• _Required task_:
In the notebook on the competition's evaluation metric, write out the part starting with "##### Calculating Parameter" and going on through "y_true = 0.", replacing "descending" with "decreasing".

This notebook is intended for those who want a gentle introduction to the Evaluation Metric for this competition. 

I created this notebook to decomose the Evaluation Metric, M, and its components, D and G.

In [None]:
import pandas as pd

Let's create a simple benchmark to calculate the Evaluation Metric. We are going to use *P_2* column in train_data.csv to calculate *y_pred* and train_labels.csv to create *y_true*.

In [None]:
train_data = pd.read_csv('../input/amex-default-prediction/train_data.csv', index_col='customer_ID', usecols=['customer_ID', 'P_2'])
train_labels = pd.read_csv('../input/amex-default-prediction/train_labels.csv', index_col='customer_ID')

In [None]:
train_data.head()

In [None]:
train_labels.head()

Since there are a couple of rows for each *customer_id*, we are going to group them and then calculate the mean of *P_2* column as our prediction.

In [None]:
ave_p2 = (train_data.groupby('customer_ID').mean().rename(columns={'P_2': 'prediction'}))

# Scale the mean P_2 by the max value and take the compliment
ave_p2['prediction'] = 1.0 - (ave_p2['prediction'] / ave_p2['prediction'].max())

ave_p2.head()

In [None]:
y_true = train_labels.copy()
y_pred = ave_p2.copy()

The evaluation metric, **M**, for this competition is the mean of two measures of rank ordering: Normalized Gini Coefficient, **G**, and default rate captured at 4%, **D**.

*M = 0.5 x (G + D)*

In the following, we will calculate each component in detail.

##### Calculating Parameter D (default rate captured at 4%):
The default rate captured at 4% is the percentage of the positive labels (defaults) captured within the highest-ranked 4% of the predictions, and represents a Sensitivity/Recall statistic.

Let's break down the steps to caluclate D:

In [None]:
# Create a df dataframe by concatinating y_true, y_pred and sorting the rows based on y_pred in a descending order.
df = (pd.concat([y_true, y_pred], axis='columns').sort_values('prediction', ascending=False))
df

In [None]:
# Create a 'weight' column in df with values of 1 for y_true = 0, and 20 for y_true = 0.
df['weight'] = df['target'].apply(lambda x: 20 if x==0 else 1)
df

In [None]:
# Calculate four_pct_cutoff variable as 4 percent of the sum of all values in 'weight' column.
four_pct_cutoff = int(0.04 * df['weight'].sum())
four_pct_cutoff

In [None]:
# Create 'weight_cumsum' column in df to calculate cumulative sum of weights in 'weight' column.

• _Entries shown_:
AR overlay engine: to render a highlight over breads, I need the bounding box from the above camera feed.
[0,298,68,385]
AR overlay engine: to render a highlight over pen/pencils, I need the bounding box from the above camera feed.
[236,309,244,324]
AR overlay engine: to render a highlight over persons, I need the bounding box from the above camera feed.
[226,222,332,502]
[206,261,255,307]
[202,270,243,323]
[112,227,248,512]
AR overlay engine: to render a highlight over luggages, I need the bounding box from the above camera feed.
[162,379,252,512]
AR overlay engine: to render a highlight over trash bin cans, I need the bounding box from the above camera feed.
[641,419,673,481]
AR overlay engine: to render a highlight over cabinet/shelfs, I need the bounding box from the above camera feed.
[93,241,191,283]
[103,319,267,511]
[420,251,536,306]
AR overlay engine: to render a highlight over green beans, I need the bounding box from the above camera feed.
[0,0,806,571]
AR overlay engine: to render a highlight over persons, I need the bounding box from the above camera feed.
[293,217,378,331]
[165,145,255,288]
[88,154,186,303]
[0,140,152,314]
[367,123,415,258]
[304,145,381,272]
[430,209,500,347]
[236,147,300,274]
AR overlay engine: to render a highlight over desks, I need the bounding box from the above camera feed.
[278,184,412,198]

==

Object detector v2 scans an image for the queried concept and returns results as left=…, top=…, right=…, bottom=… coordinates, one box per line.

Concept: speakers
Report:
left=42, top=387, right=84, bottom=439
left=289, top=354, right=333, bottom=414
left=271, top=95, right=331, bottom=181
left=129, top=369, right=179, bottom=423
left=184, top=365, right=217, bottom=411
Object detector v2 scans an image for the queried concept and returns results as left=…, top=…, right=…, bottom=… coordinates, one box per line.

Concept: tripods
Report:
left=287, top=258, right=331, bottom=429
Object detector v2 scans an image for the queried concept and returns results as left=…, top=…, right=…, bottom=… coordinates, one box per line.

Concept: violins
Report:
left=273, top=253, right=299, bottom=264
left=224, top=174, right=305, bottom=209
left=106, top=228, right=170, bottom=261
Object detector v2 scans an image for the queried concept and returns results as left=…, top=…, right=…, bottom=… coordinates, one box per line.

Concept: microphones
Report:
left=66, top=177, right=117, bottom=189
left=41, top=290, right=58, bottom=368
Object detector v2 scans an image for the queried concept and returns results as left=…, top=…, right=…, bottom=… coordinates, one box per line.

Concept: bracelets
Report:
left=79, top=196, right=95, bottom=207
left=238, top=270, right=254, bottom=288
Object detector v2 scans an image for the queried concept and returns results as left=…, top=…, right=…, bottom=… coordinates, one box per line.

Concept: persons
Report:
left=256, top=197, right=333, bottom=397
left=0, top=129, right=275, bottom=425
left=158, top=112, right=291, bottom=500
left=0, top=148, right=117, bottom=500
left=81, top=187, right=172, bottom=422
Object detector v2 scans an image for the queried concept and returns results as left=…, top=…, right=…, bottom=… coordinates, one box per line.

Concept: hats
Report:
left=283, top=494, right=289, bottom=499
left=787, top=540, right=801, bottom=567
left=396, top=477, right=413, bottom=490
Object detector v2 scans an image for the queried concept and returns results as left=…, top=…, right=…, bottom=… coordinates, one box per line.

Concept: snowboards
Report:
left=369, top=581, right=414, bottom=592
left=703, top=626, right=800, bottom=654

• _Final answer_:
##### Calculating Parameter D (default rate captured at 4%):
The default rate captured at 4% is the percentage of the positive labels (defaults) captured within the highest-ranked 4% of the predictions, and represents a Sensitivity/Recall statistic.

Let's break down the steps to caluclate D:

In [None]:
# Create a df dataframe by concatinating y_true, y_pred and sorting the rows based on y_pred in a decreasing order.
df = (pd.concat([y_true, y_pred], axis='columns').sort_values('prediction', ascending=False))
df

In [None]:
# Create a 'weight' column in df with values of 1 for y_true = 0, and 20 for y_true = 0.